Directive A> Pull out the records word for word, from their first line through the line containing "spotted active region: (173, 140)", with both of those lines included.

·····

Ultimately, the cost problem in higher education is a productivity problem. Until they solve the productivity problem, tuition freezes will be short-lived.

There are currently no comments highlighted.

8 responses to “Enjoy Tuition Freezes While You Can. They Won’t Last.

  1. Another county heard from. https://www.baconsrebellion.com/wp/tuition-monster-tamed-dont-relax-just-yet/ At the time I wrote that I was somewhat unsure this would be accepted by all the schools, but it seems its done.

    The General Assembly has the authority to keep this pressure up, but the question is whether it will have the political will…For the time being, however, this is a pretty good political talking point for the House Republicans. It was in the budget and had bi-partisan support, but the House R’s have done a good job of grabbing the lion’s share of the credit. But what matters for all the candidates is – what will you do next? Will you repeat this? Simply put a cap in the law on increases? Or move on to something else and let this explode again? The problem with success is then you have to do it again.

  2. I’m not sure one can say that the GA can “keep the pressure up”, when basically they folded and threw more money at the problem – AND as GOP – boast that they did a fiscally conservative thing.. but of course these days – up is down and vice versa when it comes to politics and claiming Bona Fides.

    Heckfire, we cut taxes without cutting spending – balloon the deficit – and take credit for being fiscally responsible… so yes.. throwing money at the tuition problem and “threatening” more… geeze

  3. Higher education needs to clean house. Administrative staff needs to be cut just like it’s cut in corporations. Functions that can be outsourced for less need to be outsourced and in-house positions eliminated. Full-time faculty need to perform at levels imposed in the past. Both teaching and research requirements need to be increased. Faculty meeting requirements would be allowed to do outside consulting. Those who don’t meet standards should not be allowed to consult.

    • I don’t think folks on the outside looking in – can determine what administrative staff or other positions are “needed” or not – any more for Universities than Walmart.

      We suspect featherbedding and there may actually be some but we don’t know _hit from shinola in terms of what positions are really needed and which ones can be cut.

      Ultimately that cannot be determined by folks outside the organization any more than a blind man swinging a machete.

      We cannot and should not determine what research should be done or not nor what academic courses should be offered or not – as much as we think we can.

      I keep saying – state aid should go to students in the form of vouchers and let the students pick and that will engender competition for price and quality.

      Lay people really don’t understand higher education any more than they understand health care or Transportation. It’s frustrating but there’s a reason why those things are called professions.

      It would be like a lay person telling TMT how to do his work when they have no clue what the actual work entails.

      • Why would anyone think that employees of an institution would conclude that they are unnecessary, the functions performed are ineffective or redundant, or too expensive?

        Fairfax County’s latest lines of business review conducted largely by county employees not only concluded that every service, function and employee was necessary but also that more service, functions and employees should be added. Of course, input from current employees is needed to make right-sizing decisions but the impetus to cut must come from top management/elected officials or other outsiders like taxpayers.

        We need to downsize government jobs and force more efficiency and effectiveness.

·····

Directive B> Write what comes next in the discussion about tuition freezes and college costs.

Material shown>
·····

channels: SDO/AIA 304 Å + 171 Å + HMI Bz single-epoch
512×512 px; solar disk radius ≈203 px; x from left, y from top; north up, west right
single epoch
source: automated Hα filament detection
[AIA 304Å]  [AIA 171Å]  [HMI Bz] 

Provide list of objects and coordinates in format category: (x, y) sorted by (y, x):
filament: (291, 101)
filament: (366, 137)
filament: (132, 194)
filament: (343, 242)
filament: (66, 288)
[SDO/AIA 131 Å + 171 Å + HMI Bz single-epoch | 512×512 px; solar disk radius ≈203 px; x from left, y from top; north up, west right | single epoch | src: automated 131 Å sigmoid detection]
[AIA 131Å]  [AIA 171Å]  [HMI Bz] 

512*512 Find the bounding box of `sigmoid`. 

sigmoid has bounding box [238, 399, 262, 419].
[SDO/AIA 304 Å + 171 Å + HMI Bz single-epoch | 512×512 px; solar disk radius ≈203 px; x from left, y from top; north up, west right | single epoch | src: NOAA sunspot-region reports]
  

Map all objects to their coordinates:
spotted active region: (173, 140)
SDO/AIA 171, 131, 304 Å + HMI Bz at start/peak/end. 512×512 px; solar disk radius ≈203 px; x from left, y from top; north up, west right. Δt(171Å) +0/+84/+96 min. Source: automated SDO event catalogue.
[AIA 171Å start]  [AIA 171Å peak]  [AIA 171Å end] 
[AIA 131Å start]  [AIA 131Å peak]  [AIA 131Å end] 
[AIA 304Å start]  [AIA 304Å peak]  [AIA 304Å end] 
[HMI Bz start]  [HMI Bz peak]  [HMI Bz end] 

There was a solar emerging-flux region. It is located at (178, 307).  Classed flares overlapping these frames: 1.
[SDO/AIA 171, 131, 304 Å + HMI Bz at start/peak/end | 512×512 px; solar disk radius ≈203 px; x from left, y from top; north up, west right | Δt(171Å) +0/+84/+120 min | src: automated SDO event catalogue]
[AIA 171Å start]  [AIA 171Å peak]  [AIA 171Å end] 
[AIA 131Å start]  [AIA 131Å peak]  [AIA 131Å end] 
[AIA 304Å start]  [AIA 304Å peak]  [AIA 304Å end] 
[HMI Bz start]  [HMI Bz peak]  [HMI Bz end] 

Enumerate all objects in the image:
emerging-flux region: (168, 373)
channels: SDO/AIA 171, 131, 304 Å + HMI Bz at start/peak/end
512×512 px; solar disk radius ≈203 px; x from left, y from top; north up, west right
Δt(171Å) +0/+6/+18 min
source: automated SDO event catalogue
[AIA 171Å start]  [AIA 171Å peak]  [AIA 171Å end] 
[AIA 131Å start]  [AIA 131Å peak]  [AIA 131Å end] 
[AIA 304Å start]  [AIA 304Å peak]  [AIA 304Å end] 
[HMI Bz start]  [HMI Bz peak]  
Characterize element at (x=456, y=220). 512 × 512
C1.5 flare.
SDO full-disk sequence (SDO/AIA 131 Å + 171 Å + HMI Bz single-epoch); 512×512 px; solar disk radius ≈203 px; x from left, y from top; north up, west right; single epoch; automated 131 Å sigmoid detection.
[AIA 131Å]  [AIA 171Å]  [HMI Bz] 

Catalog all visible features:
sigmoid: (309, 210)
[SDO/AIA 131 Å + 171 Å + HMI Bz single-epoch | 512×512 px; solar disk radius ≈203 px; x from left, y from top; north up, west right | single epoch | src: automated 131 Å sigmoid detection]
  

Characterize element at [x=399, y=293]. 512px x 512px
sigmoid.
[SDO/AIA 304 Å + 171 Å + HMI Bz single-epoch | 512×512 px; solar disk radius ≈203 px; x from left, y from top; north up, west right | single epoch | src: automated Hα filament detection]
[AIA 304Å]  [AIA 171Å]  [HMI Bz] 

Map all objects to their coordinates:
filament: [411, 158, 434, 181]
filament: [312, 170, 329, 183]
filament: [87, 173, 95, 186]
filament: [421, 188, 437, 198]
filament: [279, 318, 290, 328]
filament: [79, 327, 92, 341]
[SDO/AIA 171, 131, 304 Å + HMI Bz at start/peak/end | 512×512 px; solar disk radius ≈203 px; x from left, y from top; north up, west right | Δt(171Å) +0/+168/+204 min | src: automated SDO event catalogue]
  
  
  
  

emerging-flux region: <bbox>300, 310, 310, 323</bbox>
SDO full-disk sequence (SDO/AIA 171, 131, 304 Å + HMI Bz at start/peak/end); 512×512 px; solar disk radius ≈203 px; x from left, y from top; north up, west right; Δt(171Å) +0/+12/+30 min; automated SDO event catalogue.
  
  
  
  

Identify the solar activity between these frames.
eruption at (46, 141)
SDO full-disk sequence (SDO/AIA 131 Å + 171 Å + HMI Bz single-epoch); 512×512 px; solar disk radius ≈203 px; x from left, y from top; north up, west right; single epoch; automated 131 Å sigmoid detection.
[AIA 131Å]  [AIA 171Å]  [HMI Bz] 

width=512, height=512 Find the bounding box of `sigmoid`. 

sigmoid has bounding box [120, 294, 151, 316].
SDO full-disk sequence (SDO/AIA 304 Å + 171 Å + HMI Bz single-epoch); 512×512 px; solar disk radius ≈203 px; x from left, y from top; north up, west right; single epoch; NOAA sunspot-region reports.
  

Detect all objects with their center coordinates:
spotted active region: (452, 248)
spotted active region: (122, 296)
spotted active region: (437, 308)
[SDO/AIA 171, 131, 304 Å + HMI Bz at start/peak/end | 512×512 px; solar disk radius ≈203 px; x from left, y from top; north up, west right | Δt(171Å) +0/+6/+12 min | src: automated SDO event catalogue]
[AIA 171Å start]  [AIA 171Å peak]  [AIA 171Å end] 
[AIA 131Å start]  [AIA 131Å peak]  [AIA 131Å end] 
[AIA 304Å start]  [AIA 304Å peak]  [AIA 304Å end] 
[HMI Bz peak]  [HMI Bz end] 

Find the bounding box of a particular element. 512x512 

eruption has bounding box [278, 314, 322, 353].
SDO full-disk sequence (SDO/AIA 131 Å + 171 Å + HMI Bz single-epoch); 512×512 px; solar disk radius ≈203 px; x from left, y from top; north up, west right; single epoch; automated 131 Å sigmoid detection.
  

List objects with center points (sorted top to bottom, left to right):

·····

Expected answer A>
channels: SDO/AIA 304 Å + 171 Å + HMI Bz single-epoch
512×512 px; solar disk radius ≈203 px; x from left, y from top; north up, west right
single epoch
source: automated Hα filament detection
[AIA 304Å]  [AIA 171Å]  [HMI Bz] 

Provide list of objects and coordinates in format category: (x, y) sorted by (y, x):
filament: (291, 101)
filament: (366, 137)
filament: (132, 194)
filament: (343, 242)
filament: (66, 288)
[SDO/AIA 131 Å + 171 Å + HMI Bz single-epoch | 512×512 px; solar disk radius ≈203 px; x from left, y from top; north up, west right | single epoch | src: automated 131 Å sigmoid detection]
[AIA 131Å]  [AIA 171Å]  [HMI Bz] 

512*512 Find the bounding box of `sigmoid`. 

sigmoid has bounding box [238, 399, 262, 419].
[SDO/AIA 304 Å + 171 Å + HMI Bz single-epoch | 512×512 px; solar disk radius ≈203 px; x from left, y from top; north up, west right | single epoch | src: NOAA sunspot-region reports]
  

Map all objects to their coordinates:
spotted active region: (173, 140)

Expected answer B>
  4. Jim,

    Thanks for your continuing coverage of college affordability.

    According to SHEEO between 2012 and 2017 Virginia spent (adjusting for cpi) almost $1,300 more per student. So, while the state was spending more money, the institutions continued jacking up the prices – a true ‘have their cake and eat it too’ scenario. And to cloud reality, insiders managed to create a dominating narrative that “disinvestment” was the lone culprit for rising prices.

    As I point out, additional state spending on higher education was already happening for a prolonged period, but for various reasons most people didn’t notice and weren’t talking about it. In my opinion, additional state spending for higher education in Virginia and across the country is likely to continue unless we experience a significant downturn in the economy.

    To me, the tuition freeze in Virginia is significant for 2 big reasons: 1) this is $50M in real money Virginians won’t pay out of pocket they otherwise would have owed in the form of tuition and fees and 2) the state policy conversation has shifted.

    In the last two years, I heard a thousand reasons from insiders why the price curve couldn’t possibly be bent after years of poor trendlines. Well, this year political leaders were properly motivated and prioritized consumers over all else and found a way to quell the institutions’ biggest objections. And here we are.

    I agree with you, Jim – this action does almost nothing to solve the underlying problem of rising institutional costs. I would have preferred it.

    And as I said in the Virginia Mercury earlier this week, that should be next. Requiring price constraint for additional funds (the institutions were getting anyway) is a logical – and pro-consumer – condition and a good first step to making college more affordable. But as I said in the article, there should be other conditions, such as how institutions spend that money and efficiency measures.

  5. Money is a big problem, but it pales besides the poison taught to our students in our colleges and universities. This is more amazing than the passive acceptance of Americans and their leaders of unjustified sky rocketing costs of a college education that do no more than line the pockets of college administrators and professors who do not teach. It is incrediable that Americans and their leaders have no idea what their students are being taught or not taught in Colleges and universities. You would think that Americans and their leaders could care less about what is really happening in higher education. And if you thought that, you would probably be right. Meanwhile, most all Americans who have any interest at all in higher education at our colleges and universities, are interested only in scores of favorite college football and basketball teams.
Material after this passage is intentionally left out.